* **Work to complete**: Quote the stretch of the Sasuke-versus-Jiraiya forum thread from "Not sure what" through "Kabuto for example.", swapping "straight face" for "serious face".

Wait, are you really comparing Sasuke to Base Jiraiya here ? 

With CS, Sasuke >> Jiraiya in speed, durability, chakra potency and most likely strength too.
Like Jiraiya'd get overwhelmed so quickly, he literally stands absolutely no chance without SM.



> Shit, did you just imply Jiraiya's shape alteration isn't >>>>>>>>>>>>>> Sasuke, when Jiraiya can bust out Chou Oddoma Rasengan. Homie please.


2015
rasengan


Rasengan = shit.

On the other hand, Kirin shits on any shape manipulation Jiraiya has ever shown.
Hell, Kirin shits on anything Jiraiya has shown including all of his arsenal in SM.


----------



## Trojan (Jul 8, 2015)

> Rasengan = shit.



Surely not as shit as Amatersu. 
Naruto implied that getting hit by Amatersu is a certain defeat



> CS has its own benefits and portrayed more or less on a similar level in the war arc.


Not sure what manga have you been reading. 
Go to those CS users, and then come with a straight face and tell us how they are compared to SM Hashirama, SM Naruto, and SM Kabuto for example. 



> Like Jiraiya'd get overwhelmed so quickly, he literally stands absolutely no chance without SM.


The wank is real. 
Jiraiya can fodderstomps Sasuke and take a dumb in his mouth in base. 

Hell, the jutsu he used to make itachi run for his life can pretty much 1-shot Sasuke since he does not have Amatersu
to save him like itachi did. lol



> Sasuke >> Jiraiya in Ninjutsu though



Lol, not even close. 
Jiraiya has 4 elements, and Yin and Yang, and many other jutsu. His fire jutsu shits all over Sasuke's fire jutsu.


----------



## Rocky (Jul 8, 2015)

Grimmjowsensei said:


> It really isn't.
> CS has its own benefits and portrayed more or less on a similar level in the war arc.



The Stage 2 Curse Seal is about even with one tail of Kurama's chakra. That isn't even comparable to Sage Mode. Pain & The Third Raikage would have no diffed KN1, for instance.

The Curse Seal (like KN1) was not an impressive powerup in Part II. Just look at how it made absolutely no difference in the dying Itachi fight.


----------



## Hachibi (Jul 8, 2015)

* **Source information**:
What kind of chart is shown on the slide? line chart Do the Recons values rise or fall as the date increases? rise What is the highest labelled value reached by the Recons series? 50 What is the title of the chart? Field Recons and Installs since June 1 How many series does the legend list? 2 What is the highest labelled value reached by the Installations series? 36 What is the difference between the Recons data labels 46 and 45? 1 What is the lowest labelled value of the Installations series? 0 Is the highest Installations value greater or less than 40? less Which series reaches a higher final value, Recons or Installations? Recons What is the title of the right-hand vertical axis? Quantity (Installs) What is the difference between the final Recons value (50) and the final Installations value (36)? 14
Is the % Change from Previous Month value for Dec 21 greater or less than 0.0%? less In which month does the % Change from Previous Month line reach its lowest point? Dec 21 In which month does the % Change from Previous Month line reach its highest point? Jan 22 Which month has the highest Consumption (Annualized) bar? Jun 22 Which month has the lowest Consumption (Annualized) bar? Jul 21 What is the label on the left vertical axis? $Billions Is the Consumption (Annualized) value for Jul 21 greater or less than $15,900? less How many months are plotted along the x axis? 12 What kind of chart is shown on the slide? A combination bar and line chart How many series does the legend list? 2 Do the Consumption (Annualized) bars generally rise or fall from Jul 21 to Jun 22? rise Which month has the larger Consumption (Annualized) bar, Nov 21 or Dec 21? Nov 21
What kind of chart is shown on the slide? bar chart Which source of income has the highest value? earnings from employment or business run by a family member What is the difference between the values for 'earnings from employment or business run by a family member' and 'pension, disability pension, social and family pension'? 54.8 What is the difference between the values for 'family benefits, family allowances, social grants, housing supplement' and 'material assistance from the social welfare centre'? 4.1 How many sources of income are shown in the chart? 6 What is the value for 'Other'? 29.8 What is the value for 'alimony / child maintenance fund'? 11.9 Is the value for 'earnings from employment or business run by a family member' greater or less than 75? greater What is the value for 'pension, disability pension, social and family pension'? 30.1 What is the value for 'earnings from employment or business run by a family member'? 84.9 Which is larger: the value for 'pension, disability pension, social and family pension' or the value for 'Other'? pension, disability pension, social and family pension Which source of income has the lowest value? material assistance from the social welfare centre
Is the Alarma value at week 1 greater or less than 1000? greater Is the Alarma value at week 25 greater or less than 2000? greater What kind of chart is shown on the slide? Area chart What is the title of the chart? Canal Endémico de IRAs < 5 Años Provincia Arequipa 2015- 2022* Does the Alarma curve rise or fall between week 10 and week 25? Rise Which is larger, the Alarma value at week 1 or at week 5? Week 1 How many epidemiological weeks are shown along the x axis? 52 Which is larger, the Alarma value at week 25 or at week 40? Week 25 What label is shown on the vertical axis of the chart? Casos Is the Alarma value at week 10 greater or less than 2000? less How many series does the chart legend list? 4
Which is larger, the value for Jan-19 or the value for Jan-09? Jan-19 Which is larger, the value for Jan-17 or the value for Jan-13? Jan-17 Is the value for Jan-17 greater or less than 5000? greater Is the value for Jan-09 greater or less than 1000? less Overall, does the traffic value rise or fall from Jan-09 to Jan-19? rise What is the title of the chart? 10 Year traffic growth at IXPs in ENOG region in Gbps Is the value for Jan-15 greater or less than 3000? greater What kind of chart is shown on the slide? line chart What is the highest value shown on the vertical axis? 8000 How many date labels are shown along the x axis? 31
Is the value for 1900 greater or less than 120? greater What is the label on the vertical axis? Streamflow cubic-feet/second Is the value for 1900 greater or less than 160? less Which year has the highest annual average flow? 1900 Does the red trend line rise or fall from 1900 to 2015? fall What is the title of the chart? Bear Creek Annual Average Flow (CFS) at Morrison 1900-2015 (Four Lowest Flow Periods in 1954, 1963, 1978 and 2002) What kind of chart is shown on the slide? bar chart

* **Expected answer**:
Not sure what manga have you been reading. 
Go to those CS users, and then come with a serious face and tell us how they are compared to SM Hashirama, SM Naruto, and SM Kabuto for example.